New structured-research domains (financial filings, case law, economic data, …) follow one repeatable pattern, proven by the SEC EDGAR / CourtListener / FRED trio in internal/search/structured_domains.go. Unlike web providers, these are not Router-routed — they resolve directly from the Dependencies maps in the tool layer, like the synthesis tools.

  1. Define the capability in internal/search/structured_domains.go (or a sibling file): a …Searcher interface (the method), a …Provider interface (…Searcher + Name() + Metadata()), the …SearchParams / …Result structs, a …ProviderConfig, a Supported…Providers slice, a New…ProviderByName() factory, and an Available…Providers() constructor (it gives each provider its own circuit.New(...) breaker — copy the EDGAR/FRED shape exactly).
  2. Implement the provider in internal/search/<name>.go with the usual Deps{HTTPClient, Breaker}, a SetBaseURL (or SetBaseURLs for providers with multiple base URLs, as in edgar.go) test hook, typed 429/404/4xx handling, io.LimitReader-bounded reads, and a var _ …Provider = (*XProvider)(nil) assertion.

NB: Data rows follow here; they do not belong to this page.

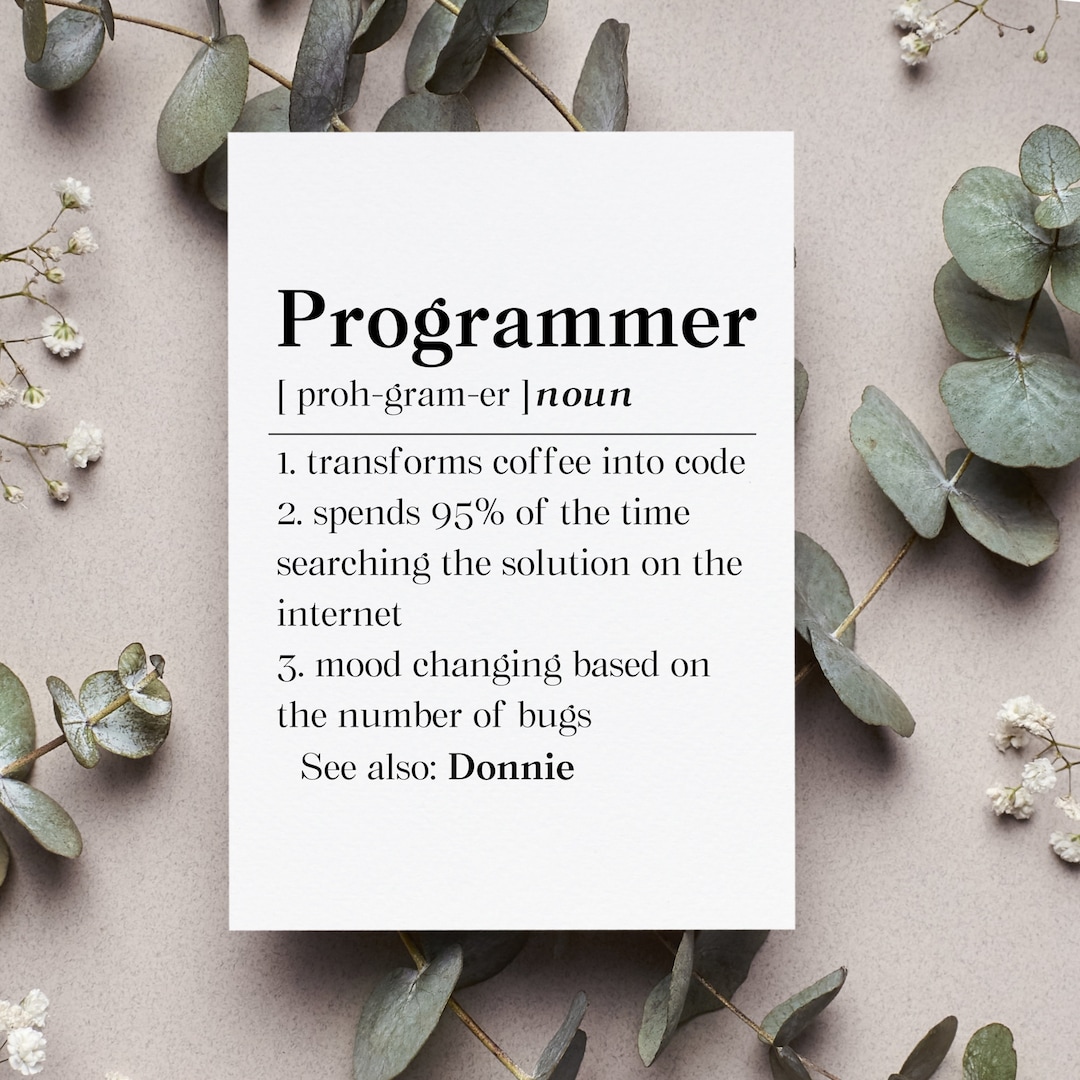 Programmer
[ proh-gram-er ] noun

1. transforms coffee into code
2. spends 95% of the time searching the solution on the internet
3. mood changing based on the number of bugs
See also: Donnie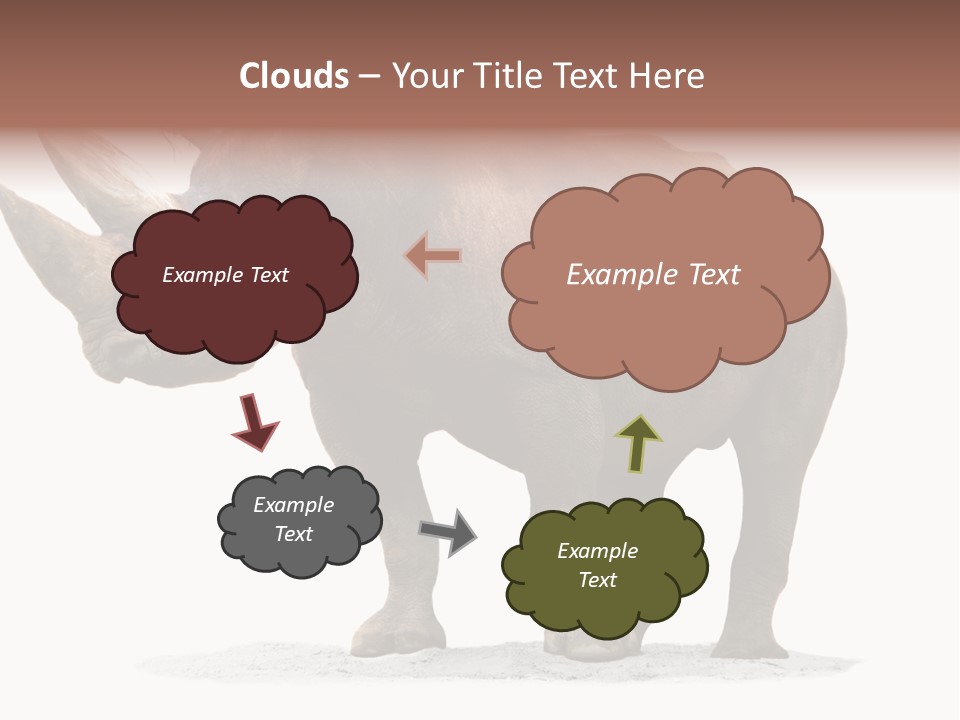 Clouds – Your Title Text Here

Example Text

Example Text

Example Text

Example Text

Mirror edgar.go / courtlistener.go / fred.go.
  3. Add the tool in internal/tools/<name>.go: a typed input struct (use omitempty + in-handler validation for "provide X or Y" inputs — a ,required jsonschema tag is enforced by the SDK before your handler runs), a resolve…Searcher helper, structuredResult, readOnlyAnnotations(true, true), the untrusted-external-content trust marker, audit + metrics, and an output schema in internal/tools/schemas.go. Register it conditionally in RegisterAll() (internal/tools/registry.go) and add a provider map to the Dependencies struct.
  4. Wire it in cmd/web-researcher-mcp/main.go (construct the config + Available…Providers map) and add the credential/contact env var to internal/config/config.go + .env.example.
  5. Test + documenthttptest unit tests + a //go:build live test that skips without credentials; add the tool to expectedTools, setupTestDeps, and the trust-marker/output-schema maps in metadata_test.go; write a ## Tool N: section in docs/TOOLS.md and a setup section in docs/API_SETUP.md.

Getting Help

Recognition

Contributors are recognized in release notes. Significant contributions may be highlighted in the README.

Thank you for helping make web-researcher-mcp better!